5. Support distributors. In uncertain times, no one wants to tie up working capital in excess inventories. Early-buy allowances, extended financing and generous return policies motivate distributors to stock your full product line. This is particularly true with unproven new products. Be careful about expanding distribution to lower-priced channels; doing so can jeopardize existing relationships and your brand image. However, now may be the time to drop your weaker distributors and upgrade your sales force by recruiting those sacked by other companies.
6. Stress market share. In all but a few technology categories where growth prospects are strong, companies are in a battle for market share and, in some cases, survival. Knowing your cost structure can ensure that any cuts or consolidation initiatives will save the most money with minimum customer impact. Companies such as Wal-Mart and Southwest Airlines, with strong positions and the most productive cost structures in their industries, can expect to gain market share. Other companies with healthy balance sheets can do so by acquiring weak competitors.

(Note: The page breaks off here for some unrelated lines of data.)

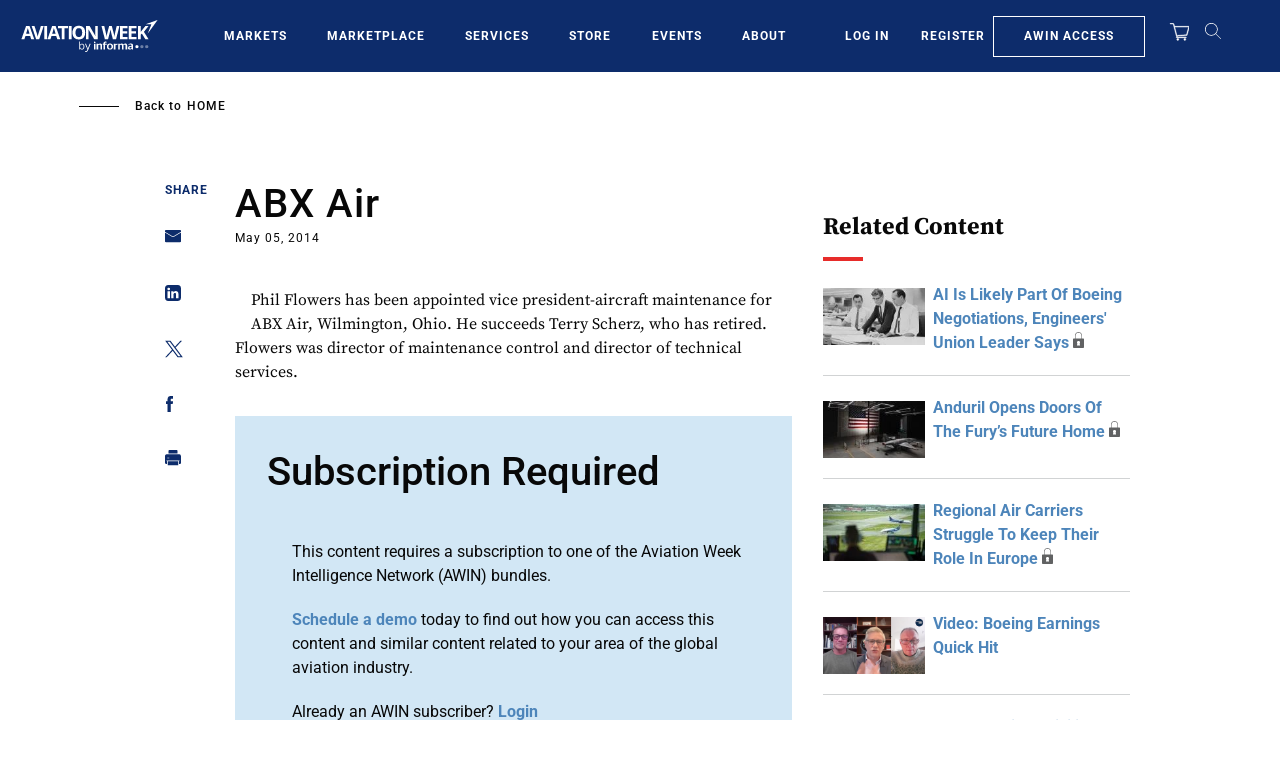

--- FILE ---
content_type: text/javascript; charset=UTF-8
request_url: https://aviationweek.com/awn/api/visitor-info?format=js
body_size: -272
content:
var awnVisitorInfo = {"ipAddress":"18.217.206.0"};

7. Emphasize core values. Although most companies are making employees redundant, chief executives can cement the loyalty of those who remain by assuring employees that the company has survived difficult times before, maintaining quality rather than cutting corners, and servicing existing customers rather than trying to be all things to all people. CEOs must spend more time with customers and employees. Economic recession can elevate the importance of the finance director's balance sheet over the marketing manager's income statement. Managing working capital can easily dominate managing customer relationships. CEOs must counter this. Successful companies do not abandon their marketing strategies in a recession; they adapt them.
Strategies in nutshell
The critical success factor for any organization would be innovation.
Consumers start behaving rationally. They take more time to purchase any product or service. They spend more time on searching for the right product. They also postpone their purchases. They are required to be convinced that they are getting the best bargain.

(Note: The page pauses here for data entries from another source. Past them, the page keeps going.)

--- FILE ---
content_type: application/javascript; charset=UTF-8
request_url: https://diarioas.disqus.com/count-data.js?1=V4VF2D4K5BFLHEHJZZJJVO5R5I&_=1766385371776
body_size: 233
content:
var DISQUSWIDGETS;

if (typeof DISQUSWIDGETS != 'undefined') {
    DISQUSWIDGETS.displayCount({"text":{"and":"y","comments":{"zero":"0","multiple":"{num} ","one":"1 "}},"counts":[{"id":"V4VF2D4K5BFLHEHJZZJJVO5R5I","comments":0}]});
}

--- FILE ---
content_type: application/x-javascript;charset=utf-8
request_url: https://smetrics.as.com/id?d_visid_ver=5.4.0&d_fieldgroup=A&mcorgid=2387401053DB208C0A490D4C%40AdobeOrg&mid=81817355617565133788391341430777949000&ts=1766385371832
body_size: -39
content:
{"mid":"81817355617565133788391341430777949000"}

The consumer values changes as the economic environment changes. He becomes conservative in his approach and looks out for products and services having value for money.
The organizations will have to come up with innovative pricing i.e. only cost cutting would not help, they will have to opt for maintaining the existing price but offering discounts to customers.
Adjusting the portfolio mix- Rather than focusing on luxurious and premium products, they should focus on products and services that are necessity i.e. price elasticity of demand for those goods and services is inelastic.
The advertising must reflect the changed values of the customers. As consumers look out for security and safety, organizations will have to communicate those values to attract them.
Organization should also look out for blue-oceans. They can look out for people at the bottom of pyramid.
Conclusion-
Consumer is the king. They behave differently in different times. Their values change with the change in phases of business cycle. The key for any organization would be to stepping into the minds of the customers not just putting themselves into the shoes of the customers. Hard times are meant for excellence. This is the time when only the fittest can survive. So only organizations with innovations would be able to weather the tough times. Coming up with innovative ways will help organizations to retain and enhance market share and their valued customers. Organizations will have to address the needs of the customers to attract them for purchasing goods and services.